Tesla CEO Elon Musk’s legal team has filed a motion demanding that Delaware Chancellor Kathaleen McCormick disqualify herself from an ongoing high-stakes Tesla shareholder lawsuit.

The filing, submitted March 25, cites an apparent LinkedIn “support” reaction from McCormick’s account to a post celebrating a $2 billion jury verdict against Musk in a separate California securities-fraud case.

The move escalates long-simmering tensions between Musk, Tesla, and the Delaware judiciary, where McCormick previously presided over the landmark challenge to Musk’s record $56 billion 2018 compensation package.

Delaware Supreme Court reinstates Elon Musk’s 2018 Tesla CEO pay package

The LinkedIn post was written by Harry Plotkin, a Southern California jury consultant who assisted the plaintiffs who sued Musk over 2022 tweets about his Twitter acquisition. Plotkin praised the trial team for “standing up for the little guy against the richest man in the world.”

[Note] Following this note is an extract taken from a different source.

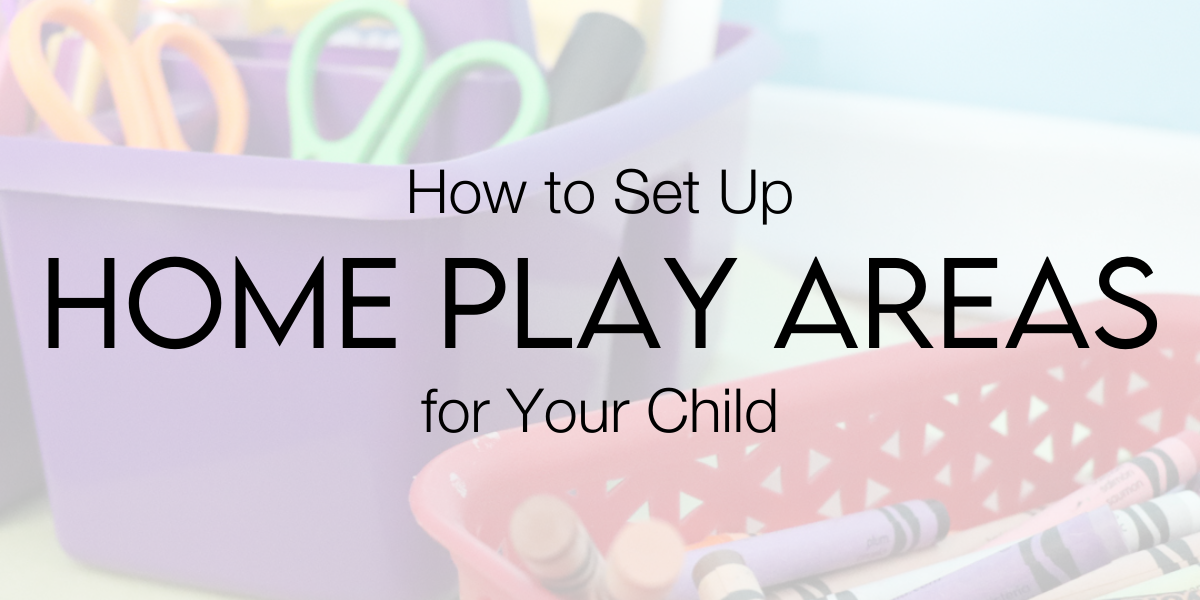 How to Set Up Home Play Areas for Your Child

The New York Post initially reported the story.

A banner on the post read “Katie McCormick supports this,” using LinkedIn’s heart-in-hand “support” icon, an endorsement stronger than a simple “like.” Musk’s lawyers argue the action creates “a perception of bias against Mr. Musk,” warranting immediate recusal to preserve judicial impartiality.

McCormick swiftly denied intentional endorsement. In a letter to attorneys, she stated she was unaware of the interaction until LinkedIn notified her. She wrote:

“I either did not click the ‘support’ icon at all, or I did so accidentally. I do not believe that I did it accidentally.”

The chancellor maintains the reaction was inadvertent, but critics, including Musk allies, call the explanation implausible given the platform’s deliberate interface.

McCormick’s central role in the Tesla pay-package litigation underscores the stakes. In Tornetta v. Musk, in January 2024, she ruled the 2018 performance-based stock-option grant, potentially worth $56 billion at the time and now valued far higher, was invalid.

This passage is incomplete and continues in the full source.